The October meeting devoted two sessions to Medicaid prescription drug policies. The first session gave an introduction to prescription drug cost containment strategies—including tools currently employed in the private sector—that might help state Medicaid programs constrain drug costs. The meeting wrapped up with a session describing the impact of the opioid epidemic on the Medicaid program, looking at claims data for insight on the use of prescription opioids, and reviewing state policies on substance-use treatment coverage and those designed to limit misuse of prescription opioids.

Commission Staff

Commission staff stated that Medicaid received different types of rebates for different prescription drugs, including a roughly 23 percent discount off of the Average Manufacturer Price (AMP), a “Best Price” discount when a price for a drug is cheaper than the Medicaid rebate price. Therefore, the AMP rebate is basically a rebate off of a drug’s list price, which is not often the price actually paid by wholesalers and pharmacies.

Staff also made sure to note other cost containment tools already in use by Medicaid, other than rebates, including: drug tiers, formulary restrictions, and utilization management. While Medicaid does use these tools, there are several obstacles because, for example, Medicaid has to cover any drug for which the manufacturer has agreed to the 23 percent rebate. They suggested that there is a large potential for value-based contracting; making the “add-on” rebate steeper for more dramatic price increases; uncapping the rebate limit at 100% of AMP; and incentivizing lower launch prices by allowing for a lower AMP rebate when the launch price is less than therapeutic competition.

Commission Discussion

Each Commissioner brought unique ideas and different priorities to the table. Commissioner Penny Thompson believes that it may be time for the Commission to reexamine the “basic rebate bargain,” with which Chairwoman Sara Rosenbaum agreed, noting that the Commission may want to know more about specific circumstances where they can modify the requirement where all Medicaid drugs that agree to the rebate have to be covered.
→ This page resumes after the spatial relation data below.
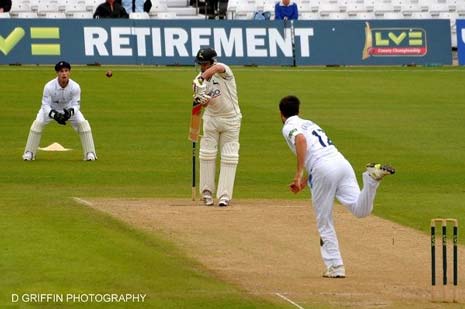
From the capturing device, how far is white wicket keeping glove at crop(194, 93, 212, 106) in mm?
18453

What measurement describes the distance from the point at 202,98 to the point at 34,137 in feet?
21.7

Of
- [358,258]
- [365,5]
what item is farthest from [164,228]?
[365,5]

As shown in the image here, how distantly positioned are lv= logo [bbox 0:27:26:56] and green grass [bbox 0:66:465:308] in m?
1.16

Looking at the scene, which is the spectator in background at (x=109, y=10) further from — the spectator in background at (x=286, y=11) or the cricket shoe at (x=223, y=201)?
the cricket shoe at (x=223, y=201)

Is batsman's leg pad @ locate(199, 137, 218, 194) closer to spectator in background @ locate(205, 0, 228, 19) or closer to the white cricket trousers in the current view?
the white cricket trousers

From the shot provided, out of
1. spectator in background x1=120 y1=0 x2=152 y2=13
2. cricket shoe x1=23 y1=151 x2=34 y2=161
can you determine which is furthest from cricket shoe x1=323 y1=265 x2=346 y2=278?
spectator in background x1=120 y1=0 x2=152 y2=13

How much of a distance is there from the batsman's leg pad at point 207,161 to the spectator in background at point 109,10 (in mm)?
24113

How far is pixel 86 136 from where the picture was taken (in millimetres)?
24391

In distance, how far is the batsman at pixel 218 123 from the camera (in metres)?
18.5

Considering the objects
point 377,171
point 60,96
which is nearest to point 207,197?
A: point 60,96

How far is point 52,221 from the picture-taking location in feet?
56.4

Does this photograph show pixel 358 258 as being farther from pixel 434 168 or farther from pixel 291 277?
pixel 434 168

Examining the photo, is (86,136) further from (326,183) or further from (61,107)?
(326,183)

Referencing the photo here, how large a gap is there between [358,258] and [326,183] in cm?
166
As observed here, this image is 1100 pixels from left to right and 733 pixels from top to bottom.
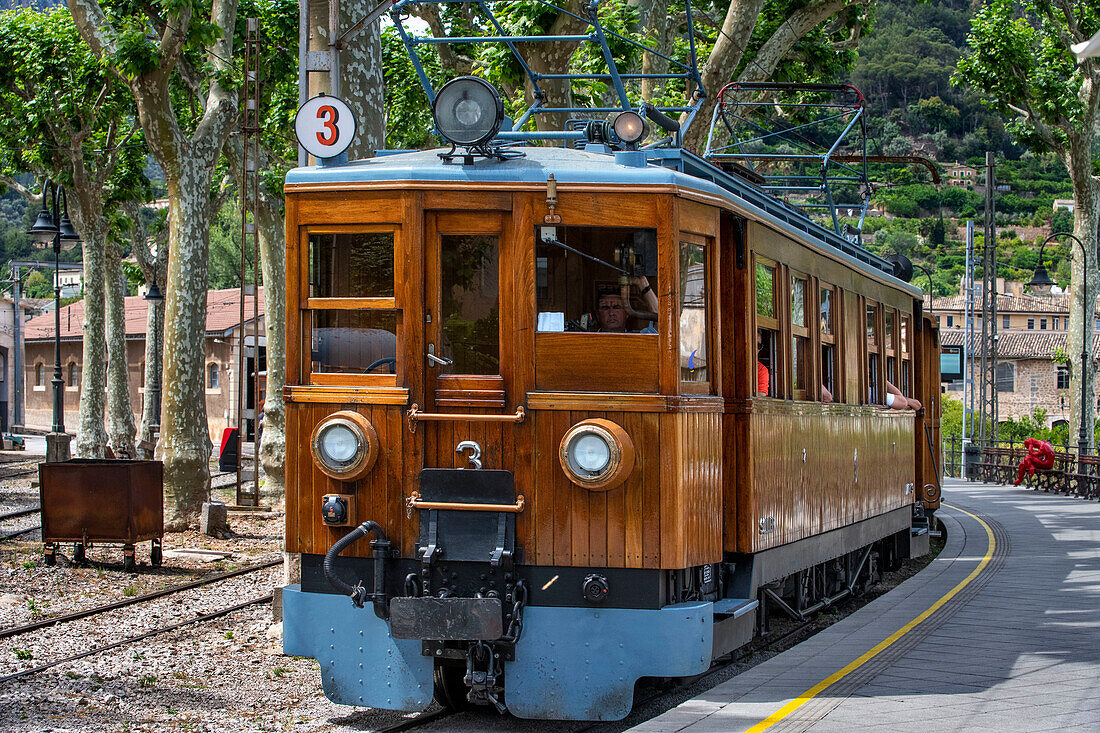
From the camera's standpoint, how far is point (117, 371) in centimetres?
2912

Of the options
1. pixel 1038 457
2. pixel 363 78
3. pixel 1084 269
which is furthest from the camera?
pixel 1084 269

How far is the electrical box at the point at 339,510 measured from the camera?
6648 mm

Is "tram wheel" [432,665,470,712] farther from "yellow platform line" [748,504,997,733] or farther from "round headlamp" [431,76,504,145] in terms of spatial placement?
"round headlamp" [431,76,504,145]

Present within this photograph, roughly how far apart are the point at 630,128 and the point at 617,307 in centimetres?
116

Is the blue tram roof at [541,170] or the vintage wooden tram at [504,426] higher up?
the blue tram roof at [541,170]

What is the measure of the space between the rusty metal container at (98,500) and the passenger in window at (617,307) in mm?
7941

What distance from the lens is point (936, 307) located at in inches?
3814

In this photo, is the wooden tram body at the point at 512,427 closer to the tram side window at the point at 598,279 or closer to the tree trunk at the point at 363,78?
the tram side window at the point at 598,279

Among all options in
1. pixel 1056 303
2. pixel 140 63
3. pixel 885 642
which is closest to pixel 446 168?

Commissioner Chuck Milligan agreed with Thomson and Rosenbaum, noting that the Commission could “revisit” this area since Medicaid is now a much larger program with many lives covered, and it may be able to get the same rebates, or even better, than the statutory amount without having to agree to cover each drug. He also noted that Medicaid Managed Care Organizations (MCOs) could garner leverage from insuring many individuals across “state and business” lines to get a better discount that Medicaid currently gets.

Commissioner Kit Gorton noted that there are great differences between Medicaid and other insurance programs – Medicaid tends to serve as a last resort for very sick and vulnerable people and that it is important to keep in mind patients with very specific needs as Medicaid participates in the broader debate about drug pricing.

Conclusion

Overall, the Commission examined several policy options to better target disproportionate share hospital (DSH) payments to providers and DSH allotments to states, laying the groundwork for future DSH recommendations to Congress.

The Commission also reviewed the Centers for Medicare and Medicaid Services’ proposed revision of regulations governing state Medicaid Fraud Control Units (MFCUs). It also considered issued which could provide the basis for comments on a forthcoming evaluation of the Money Follows the Person demonstration program, created to provide states with resources to transition people with Medicaid from institutions back to the community.